I have always loved a good bowl of chili, it's just good old comfort food at it's best. This healthy version does away with the beef and substitutes chicken in its place. I don’t miss the beef but you can make the same recipe with a lean cut of meat.
Serves 4
Ingredients
· 1 to 2 uncooked chicken breasts, cut into 1-inch pieces
· 2 tablespoons of extra-virgin olive oil
· 1 1/2 tbsp. chili powder
· 1 tbsp cumin
· Crushed red pepper flakes to taste (optional, if you like hot chili)
· 1 green pepper, sliced into thin strips
· 1 medium onion, chopped
· 1 (15 oz.) can of no salt added whole or crushed tomatoes (save the can for adding water to the pot)
· Red wine
· 16 ounces of each of the following:
black beans
kidney beans
whole kernel corn
kidney beans
whole kernel corn
*Use dried beans and fresh corn cut from the cob
Procedure
· Cut chicken breast and into1 inch pieces and sauté in oil over medium heat until cooked through. Add the green pepper and onion for 2-3 minutes until softened.
· Season with the spices now (including the red pepper flakes, if desired) and stir into chicken-pepper mixture for a couple of minutes.

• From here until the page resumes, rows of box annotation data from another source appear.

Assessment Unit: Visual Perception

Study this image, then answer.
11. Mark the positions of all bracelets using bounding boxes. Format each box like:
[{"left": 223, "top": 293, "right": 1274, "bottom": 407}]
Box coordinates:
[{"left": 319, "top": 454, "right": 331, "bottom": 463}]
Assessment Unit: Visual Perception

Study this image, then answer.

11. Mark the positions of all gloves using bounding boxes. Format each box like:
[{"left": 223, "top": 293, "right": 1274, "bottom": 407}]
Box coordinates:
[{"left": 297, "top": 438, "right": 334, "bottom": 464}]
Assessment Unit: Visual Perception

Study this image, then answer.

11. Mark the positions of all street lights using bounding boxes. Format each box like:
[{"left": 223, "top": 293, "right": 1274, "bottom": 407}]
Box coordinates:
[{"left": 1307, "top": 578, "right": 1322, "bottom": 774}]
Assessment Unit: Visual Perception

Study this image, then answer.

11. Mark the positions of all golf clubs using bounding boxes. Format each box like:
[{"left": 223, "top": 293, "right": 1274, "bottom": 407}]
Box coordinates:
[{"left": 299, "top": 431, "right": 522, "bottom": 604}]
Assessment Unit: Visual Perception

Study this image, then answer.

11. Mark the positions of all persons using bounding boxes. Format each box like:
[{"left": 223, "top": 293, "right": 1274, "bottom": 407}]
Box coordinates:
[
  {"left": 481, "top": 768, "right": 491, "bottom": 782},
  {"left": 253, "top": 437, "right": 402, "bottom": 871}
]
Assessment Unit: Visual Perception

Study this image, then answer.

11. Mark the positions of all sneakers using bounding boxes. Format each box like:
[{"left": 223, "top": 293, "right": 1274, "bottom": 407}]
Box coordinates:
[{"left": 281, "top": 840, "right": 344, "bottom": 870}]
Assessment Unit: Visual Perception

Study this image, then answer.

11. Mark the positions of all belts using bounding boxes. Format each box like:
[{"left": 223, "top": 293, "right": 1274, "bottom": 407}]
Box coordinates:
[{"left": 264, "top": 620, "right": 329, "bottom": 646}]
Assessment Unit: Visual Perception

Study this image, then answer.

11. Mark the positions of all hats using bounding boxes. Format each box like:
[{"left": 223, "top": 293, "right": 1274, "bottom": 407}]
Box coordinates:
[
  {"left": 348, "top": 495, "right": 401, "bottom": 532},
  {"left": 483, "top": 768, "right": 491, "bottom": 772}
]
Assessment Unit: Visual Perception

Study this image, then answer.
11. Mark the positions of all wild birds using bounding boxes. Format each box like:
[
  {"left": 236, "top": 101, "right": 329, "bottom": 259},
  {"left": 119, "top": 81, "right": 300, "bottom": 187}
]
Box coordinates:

· Pour in tomatoes, cut up into smaller pieces and heat to boiling. Reduce to a simmer and cook for 10 minutes.
· Add in 1 tomato cans worth of water and 1/2 can worth of a good red wine and stir to blend for 1 minute.
· Add the beans and corn. Bring back up to a boil and then reduce heat to simmer and cook for at least 45 minutes longer, adding additional wine if needed…the longer the better to allow for the flavors to meld.
Serve with whole-grain crackers or over brown rice or with a dense whole-grain bread…or just by itself (with the rest of that bottle of red or a cold one). A bowl full of awesomeness!